Even as a teenager, Jenney Egertson liked listening to people in their eighties: “They had such perspective.” So when she realized she was terrified of aging, of watching her body fall apart over the next three or four decades, of becoming less attractive and less visible, she decided to interview wise women who’d already sailed past 80.
“I talked to these fabulous examples of women who had just gotten beyond it,” she says. “It wasn’t an issue.” Not one of them gave a hoot, any longer, about appearance. They’d even brokered peace with illness and infirmity. One woman told Egertson calmly, “The body deteriorates. I face it.”
Hungry for more insight, Egertson continued to listen. The result is her first book, Before I Leave: Wisdom from the Stories of Six Women Over Eighty.
Influenced by the era that shaped them, the women talked about the years when “being perfect meant having a perfectly clean house,” and how they wished they’d found more time for play. “They were all in pretty traditional marriages,” Egertson says. “Some of them loved being married; others didn’t. But divorce—or even working through some of the issues—was not something they would have considered. Several said, ‘I wish I would have been able to express some of my feelings.’” They had strong personalities, tightly contained—by families, by religion, by the expectations of life under patriarchy.
“That’s under patriarchy,” she adds, making sure I’ve got it right. “Women live under patriarchy, and that is reinforced every day. And many women still believe they are safer under patriarchy, and that is just not true.”
She was shocked by what either was commonplace or went unspoken when her subjects were younger: “Maude had worked as a drafter during World War II, yet as soon as the war was over, it was OK for men to just say, ‘Go home.’ It was OK for men to harass her and make fun of her. And child abuse or neglect? That was something kept in the family.”

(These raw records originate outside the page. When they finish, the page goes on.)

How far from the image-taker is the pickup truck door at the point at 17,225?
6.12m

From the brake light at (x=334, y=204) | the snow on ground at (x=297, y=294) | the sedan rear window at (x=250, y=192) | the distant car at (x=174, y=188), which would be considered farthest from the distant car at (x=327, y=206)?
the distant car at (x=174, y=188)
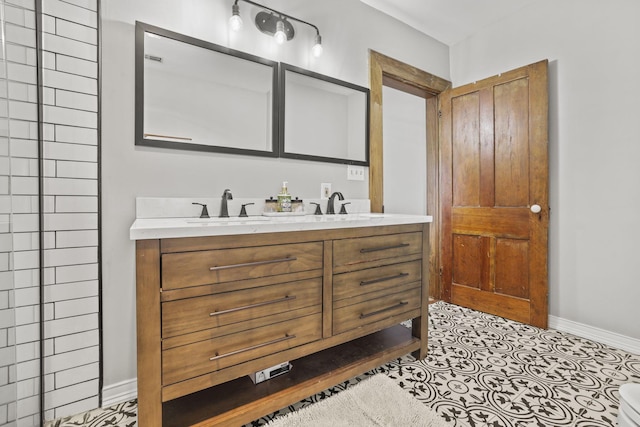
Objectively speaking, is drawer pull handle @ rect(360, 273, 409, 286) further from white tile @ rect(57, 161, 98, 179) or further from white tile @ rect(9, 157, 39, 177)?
white tile @ rect(9, 157, 39, 177)

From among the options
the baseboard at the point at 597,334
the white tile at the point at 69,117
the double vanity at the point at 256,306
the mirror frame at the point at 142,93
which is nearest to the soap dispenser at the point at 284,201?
the mirror frame at the point at 142,93

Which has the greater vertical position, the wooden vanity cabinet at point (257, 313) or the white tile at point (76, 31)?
the white tile at point (76, 31)

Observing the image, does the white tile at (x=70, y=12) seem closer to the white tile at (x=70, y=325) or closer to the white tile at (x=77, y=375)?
the white tile at (x=70, y=325)

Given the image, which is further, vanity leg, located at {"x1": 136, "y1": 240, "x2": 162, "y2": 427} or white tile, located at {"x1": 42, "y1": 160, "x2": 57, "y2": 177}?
white tile, located at {"x1": 42, "y1": 160, "x2": 57, "y2": 177}

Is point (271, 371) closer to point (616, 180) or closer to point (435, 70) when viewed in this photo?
point (616, 180)

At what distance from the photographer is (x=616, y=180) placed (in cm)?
209

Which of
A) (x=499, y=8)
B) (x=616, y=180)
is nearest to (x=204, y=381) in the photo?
(x=616, y=180)

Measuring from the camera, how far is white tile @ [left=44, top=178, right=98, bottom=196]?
1338 mm

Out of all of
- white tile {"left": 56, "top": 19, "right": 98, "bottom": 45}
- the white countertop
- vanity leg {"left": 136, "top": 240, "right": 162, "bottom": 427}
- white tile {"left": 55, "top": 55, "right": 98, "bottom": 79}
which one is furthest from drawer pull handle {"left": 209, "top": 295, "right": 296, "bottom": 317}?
white tile {"left": 56, "top": 19, "right": 98, "bottom": 45}

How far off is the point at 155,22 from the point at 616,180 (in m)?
3.09

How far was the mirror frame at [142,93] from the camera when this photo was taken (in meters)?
1.50

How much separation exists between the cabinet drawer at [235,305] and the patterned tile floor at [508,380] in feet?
1.78

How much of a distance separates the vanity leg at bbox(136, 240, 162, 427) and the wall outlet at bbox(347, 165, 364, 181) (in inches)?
60.5

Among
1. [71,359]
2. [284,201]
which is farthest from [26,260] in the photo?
[284,201]
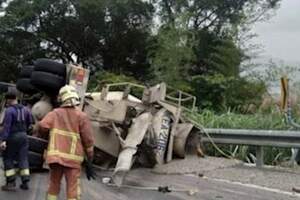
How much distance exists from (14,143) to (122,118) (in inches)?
97.2

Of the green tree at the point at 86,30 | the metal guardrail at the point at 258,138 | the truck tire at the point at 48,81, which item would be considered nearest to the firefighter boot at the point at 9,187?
the truck tire at the point at 48,81

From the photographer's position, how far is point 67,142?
23.6ft

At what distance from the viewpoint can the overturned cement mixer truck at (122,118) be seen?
36.9ft

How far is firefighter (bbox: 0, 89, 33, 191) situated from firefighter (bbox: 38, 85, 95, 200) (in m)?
1.99

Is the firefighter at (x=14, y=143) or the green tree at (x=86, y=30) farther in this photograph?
the green tree at (x=86, y=30)

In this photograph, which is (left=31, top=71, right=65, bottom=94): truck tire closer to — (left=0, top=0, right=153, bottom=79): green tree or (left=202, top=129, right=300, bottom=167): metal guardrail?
(left=202, top=129, right=300, bottom=167): metal guardrail

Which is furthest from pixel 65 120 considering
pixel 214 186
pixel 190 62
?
pixel 190 62

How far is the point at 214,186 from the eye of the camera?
31.5 ft

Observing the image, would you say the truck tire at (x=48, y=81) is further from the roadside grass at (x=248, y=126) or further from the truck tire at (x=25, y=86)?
the roadside grass at (x=248, y=126)

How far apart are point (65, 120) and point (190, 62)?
23498 millimetres

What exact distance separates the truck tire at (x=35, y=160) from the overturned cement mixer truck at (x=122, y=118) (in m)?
0.02

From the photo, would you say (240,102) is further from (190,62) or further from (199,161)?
(199,161)

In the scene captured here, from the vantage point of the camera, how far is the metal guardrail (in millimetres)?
11023

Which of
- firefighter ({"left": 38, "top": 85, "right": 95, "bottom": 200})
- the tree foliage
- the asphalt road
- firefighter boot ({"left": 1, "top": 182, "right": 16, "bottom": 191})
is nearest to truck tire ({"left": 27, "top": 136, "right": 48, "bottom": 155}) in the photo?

By the same token, Egertson realized the value, which we’re fast losing, of spiritual community in their lives: “The women who lived the longest were the women who had a great faith. Sadie was 103. Hallie was 99. She lived in a black farming community, and their life revolved around the church. My grandmother, I don’t think she would have made it without her faith. Her relationship with Jesus kept her going; it kept her alive when she had meningitis. Church was a place where women could escape home chores and husbands, collaborate, lead. It fostered creativity. We really are losing that.”
As she wrote, Egertson was reading The Blue Zones, in which Dan Buettner studies the places where people live longest. “They all are part of a community,” Egertson says, “connected to all generations. They all have a purpose that is acknowledged within that community for their entire life. They get up and move around every day, whether they are tending the garden or watching the babies. It’s about how they see themselves but also how the culture sees them.”
In her research, Egertson came upon a survey in which experts who work with the elderly saw aging as a way to continue to contribute, but “the American public saw aging people as a drain on their resources or their time. They also saw the elder as ‘other,’ which is disturbing, given that the need to belong is a very important part of being human.
“I was in crisis—and didn’t know I was about to jump into even more crisis—when I started writing this book,” Egertson says. “I needed these women. I will never stop looking for connection with my elders—until I’m the eldest—and for connections with the youngest. I believe it’s critical for our survival.”